→ **Exercise requirements**:
Scan the records below and copy every line that contains the string "Washington".

→ **Task material**:
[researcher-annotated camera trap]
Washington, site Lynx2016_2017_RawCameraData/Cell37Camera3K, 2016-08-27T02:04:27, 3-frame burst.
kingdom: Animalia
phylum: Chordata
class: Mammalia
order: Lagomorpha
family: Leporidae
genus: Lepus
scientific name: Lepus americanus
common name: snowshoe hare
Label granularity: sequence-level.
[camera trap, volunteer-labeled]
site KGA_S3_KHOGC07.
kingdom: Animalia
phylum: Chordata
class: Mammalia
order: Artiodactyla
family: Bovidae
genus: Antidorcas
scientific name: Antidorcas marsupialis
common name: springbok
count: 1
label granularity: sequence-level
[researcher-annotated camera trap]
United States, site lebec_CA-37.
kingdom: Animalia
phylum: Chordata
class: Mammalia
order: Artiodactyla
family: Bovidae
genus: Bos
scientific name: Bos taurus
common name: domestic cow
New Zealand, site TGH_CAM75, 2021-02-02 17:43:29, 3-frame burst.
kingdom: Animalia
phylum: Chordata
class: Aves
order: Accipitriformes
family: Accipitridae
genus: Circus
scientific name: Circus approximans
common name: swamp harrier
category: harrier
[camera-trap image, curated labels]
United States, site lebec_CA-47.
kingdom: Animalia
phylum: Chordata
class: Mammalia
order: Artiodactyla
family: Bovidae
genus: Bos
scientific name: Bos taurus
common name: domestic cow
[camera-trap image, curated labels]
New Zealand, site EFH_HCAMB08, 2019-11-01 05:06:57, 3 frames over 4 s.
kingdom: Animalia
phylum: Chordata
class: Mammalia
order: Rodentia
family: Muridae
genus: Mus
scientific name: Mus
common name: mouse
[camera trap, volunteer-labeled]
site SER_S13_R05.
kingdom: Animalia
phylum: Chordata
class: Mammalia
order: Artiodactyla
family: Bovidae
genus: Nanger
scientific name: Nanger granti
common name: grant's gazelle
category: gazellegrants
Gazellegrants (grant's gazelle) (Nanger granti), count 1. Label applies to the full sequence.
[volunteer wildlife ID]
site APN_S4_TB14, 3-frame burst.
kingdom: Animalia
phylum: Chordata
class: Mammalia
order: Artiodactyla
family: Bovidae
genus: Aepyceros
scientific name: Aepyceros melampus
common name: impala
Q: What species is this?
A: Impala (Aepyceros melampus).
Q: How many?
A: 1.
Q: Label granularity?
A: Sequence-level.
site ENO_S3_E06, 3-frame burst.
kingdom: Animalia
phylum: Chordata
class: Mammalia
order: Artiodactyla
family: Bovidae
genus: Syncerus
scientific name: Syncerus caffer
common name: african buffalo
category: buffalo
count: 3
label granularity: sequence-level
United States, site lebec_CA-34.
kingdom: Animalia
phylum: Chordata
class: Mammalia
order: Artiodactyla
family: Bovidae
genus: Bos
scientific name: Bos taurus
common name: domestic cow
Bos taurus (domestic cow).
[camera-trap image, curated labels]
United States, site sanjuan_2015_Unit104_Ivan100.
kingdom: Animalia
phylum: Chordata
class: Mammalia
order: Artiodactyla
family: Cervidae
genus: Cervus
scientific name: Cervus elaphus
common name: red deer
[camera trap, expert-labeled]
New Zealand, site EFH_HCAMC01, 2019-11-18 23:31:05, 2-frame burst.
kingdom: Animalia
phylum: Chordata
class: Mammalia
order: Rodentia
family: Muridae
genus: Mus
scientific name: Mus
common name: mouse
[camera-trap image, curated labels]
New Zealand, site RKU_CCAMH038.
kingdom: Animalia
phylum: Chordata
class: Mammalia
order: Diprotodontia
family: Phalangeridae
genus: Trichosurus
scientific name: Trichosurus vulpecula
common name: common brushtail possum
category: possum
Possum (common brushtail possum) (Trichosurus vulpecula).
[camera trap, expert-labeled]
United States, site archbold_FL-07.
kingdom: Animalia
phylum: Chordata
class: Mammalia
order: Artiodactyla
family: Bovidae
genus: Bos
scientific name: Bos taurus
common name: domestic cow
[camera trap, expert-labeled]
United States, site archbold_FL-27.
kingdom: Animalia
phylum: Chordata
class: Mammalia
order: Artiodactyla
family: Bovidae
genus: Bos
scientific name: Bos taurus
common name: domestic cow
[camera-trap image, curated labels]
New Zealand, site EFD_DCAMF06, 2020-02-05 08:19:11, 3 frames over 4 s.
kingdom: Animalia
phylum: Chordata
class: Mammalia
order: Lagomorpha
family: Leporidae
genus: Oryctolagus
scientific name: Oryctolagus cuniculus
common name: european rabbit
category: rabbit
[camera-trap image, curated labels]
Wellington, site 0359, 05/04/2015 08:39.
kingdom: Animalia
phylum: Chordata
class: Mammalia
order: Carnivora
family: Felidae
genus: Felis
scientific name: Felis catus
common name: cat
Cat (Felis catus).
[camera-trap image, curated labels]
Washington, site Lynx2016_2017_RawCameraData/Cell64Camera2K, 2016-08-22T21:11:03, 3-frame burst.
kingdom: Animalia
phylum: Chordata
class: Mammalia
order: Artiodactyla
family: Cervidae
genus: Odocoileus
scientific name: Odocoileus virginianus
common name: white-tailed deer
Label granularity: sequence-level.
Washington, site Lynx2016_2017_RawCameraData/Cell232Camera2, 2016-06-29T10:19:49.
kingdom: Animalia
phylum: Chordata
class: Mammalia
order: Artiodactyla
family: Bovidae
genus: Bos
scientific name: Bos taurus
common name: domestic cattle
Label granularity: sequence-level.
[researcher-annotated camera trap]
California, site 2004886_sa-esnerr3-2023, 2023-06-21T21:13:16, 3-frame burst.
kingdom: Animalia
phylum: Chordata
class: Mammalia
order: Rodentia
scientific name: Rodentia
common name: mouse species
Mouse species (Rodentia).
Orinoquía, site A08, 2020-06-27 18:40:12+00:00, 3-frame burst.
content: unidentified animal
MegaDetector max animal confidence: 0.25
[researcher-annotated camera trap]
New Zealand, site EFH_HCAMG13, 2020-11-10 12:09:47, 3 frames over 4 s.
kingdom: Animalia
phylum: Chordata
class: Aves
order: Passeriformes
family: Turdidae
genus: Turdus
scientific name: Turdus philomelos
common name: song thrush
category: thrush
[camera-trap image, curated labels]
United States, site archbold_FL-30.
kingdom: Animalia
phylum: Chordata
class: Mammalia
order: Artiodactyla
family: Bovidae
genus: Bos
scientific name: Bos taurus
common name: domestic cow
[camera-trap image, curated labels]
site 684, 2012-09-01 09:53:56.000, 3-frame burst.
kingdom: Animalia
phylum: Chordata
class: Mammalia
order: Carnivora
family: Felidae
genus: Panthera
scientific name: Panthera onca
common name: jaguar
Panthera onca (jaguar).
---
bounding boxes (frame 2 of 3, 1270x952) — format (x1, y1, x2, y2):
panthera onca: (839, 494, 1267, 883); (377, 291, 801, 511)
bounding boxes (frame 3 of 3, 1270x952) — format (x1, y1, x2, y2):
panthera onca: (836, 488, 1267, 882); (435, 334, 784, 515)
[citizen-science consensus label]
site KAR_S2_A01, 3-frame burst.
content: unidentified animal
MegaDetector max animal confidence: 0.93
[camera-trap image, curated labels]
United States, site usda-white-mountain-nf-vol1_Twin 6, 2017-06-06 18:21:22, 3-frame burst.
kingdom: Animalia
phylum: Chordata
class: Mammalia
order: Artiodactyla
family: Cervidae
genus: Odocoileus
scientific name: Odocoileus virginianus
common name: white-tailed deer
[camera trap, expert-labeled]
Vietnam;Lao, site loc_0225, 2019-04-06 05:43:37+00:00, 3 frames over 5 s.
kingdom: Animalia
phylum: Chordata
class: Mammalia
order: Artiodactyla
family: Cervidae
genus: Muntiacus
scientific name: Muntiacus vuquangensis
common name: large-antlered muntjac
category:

→ **Task result**:
Washington, site Lynx2016_2017_RawCameraData/Cell37Camera3K, 2016-08-27T02:04:27, 3-frame burst.
Washington, site Lynx2016_2017_RawCameraData/Cell64Camera2K, 2016-08-22T21:11:03, 3-frame burst.
Washington, site Lynx2016_2017_RawCameraData/Cell232Camera2, 2016-06-29T10:19:49.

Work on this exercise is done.